**Exercise details:** Only the pictures should be left out; write out all other data exactly.

(Dataset excerpt begins)

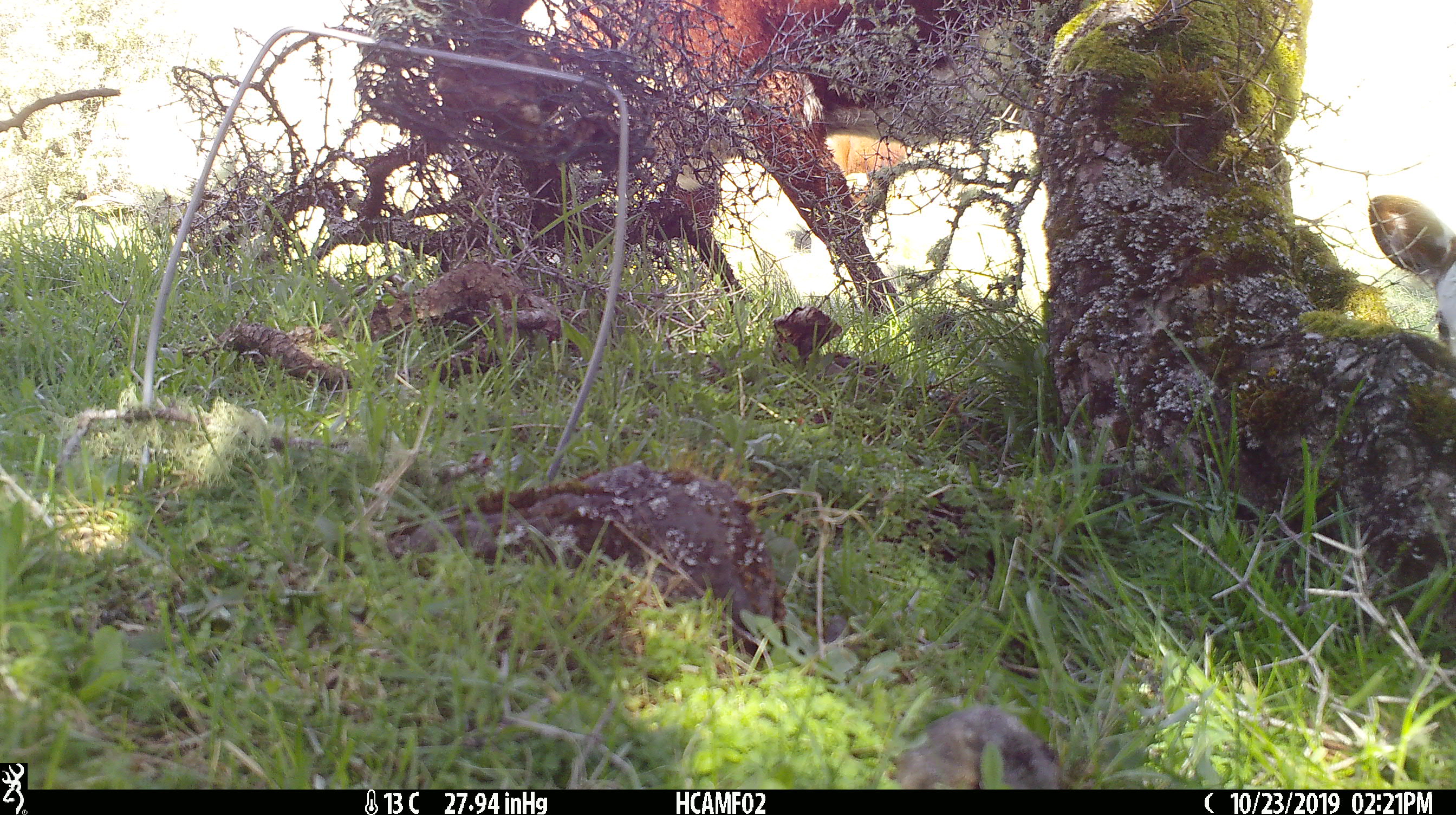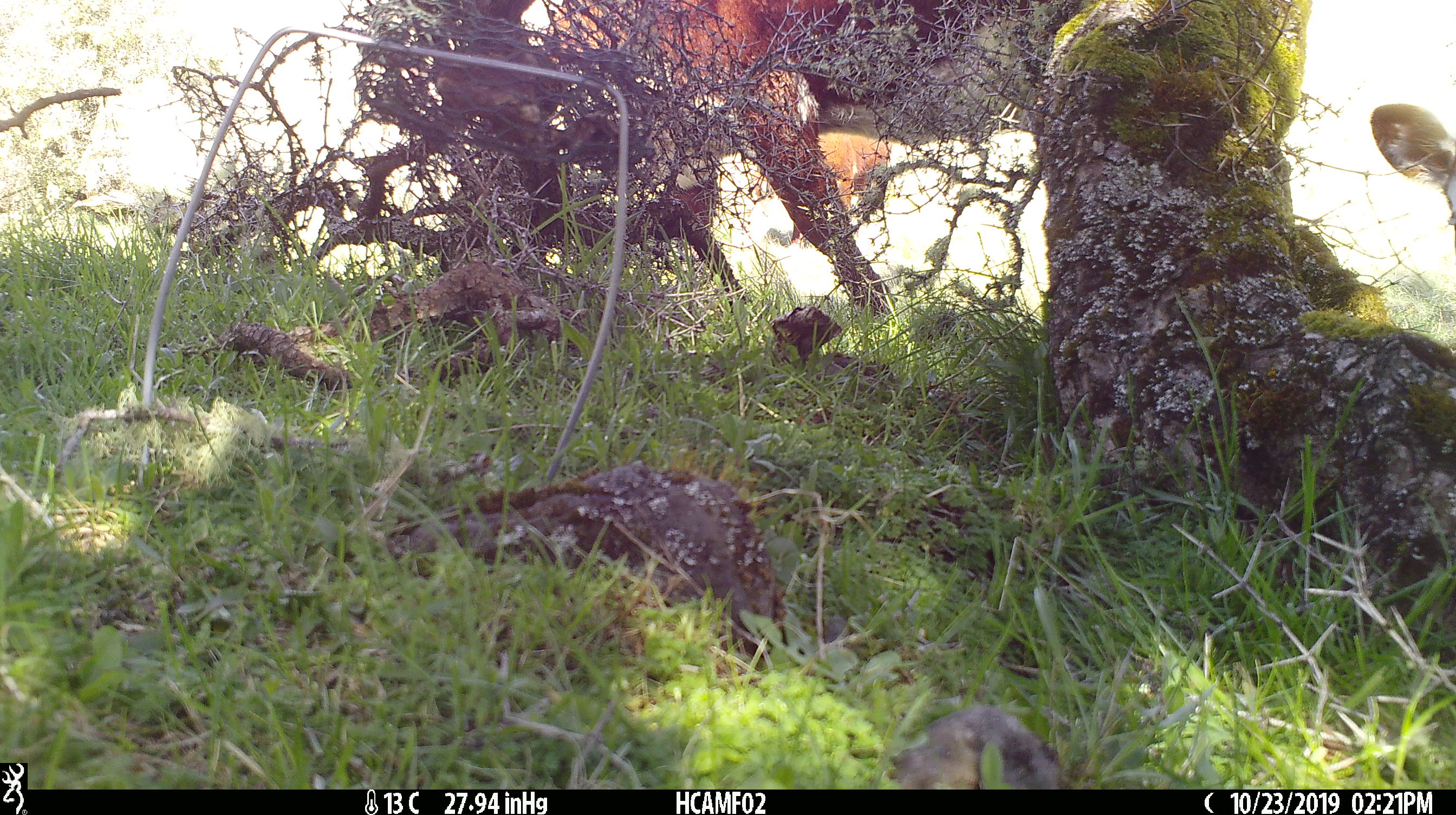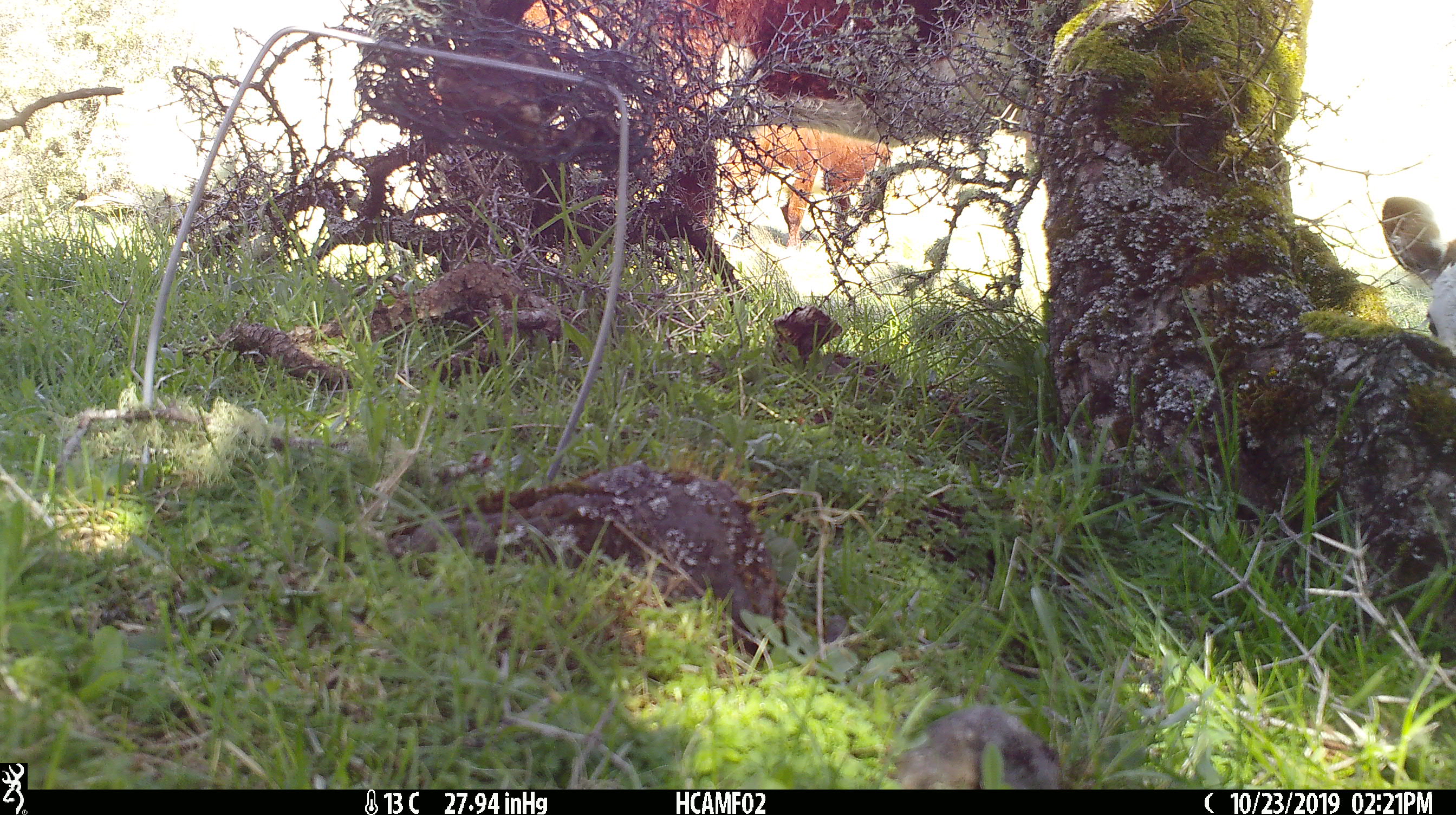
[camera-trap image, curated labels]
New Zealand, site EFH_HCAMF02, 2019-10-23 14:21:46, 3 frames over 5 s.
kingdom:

(Dataset excerpt ends)

**Answer to this problem:**
[camera-trap image, curated labels]
New Zealand, site EFH_HCAMF02, 2019-10-23 14:21:46, 3 frames over 5 s.
kingdom:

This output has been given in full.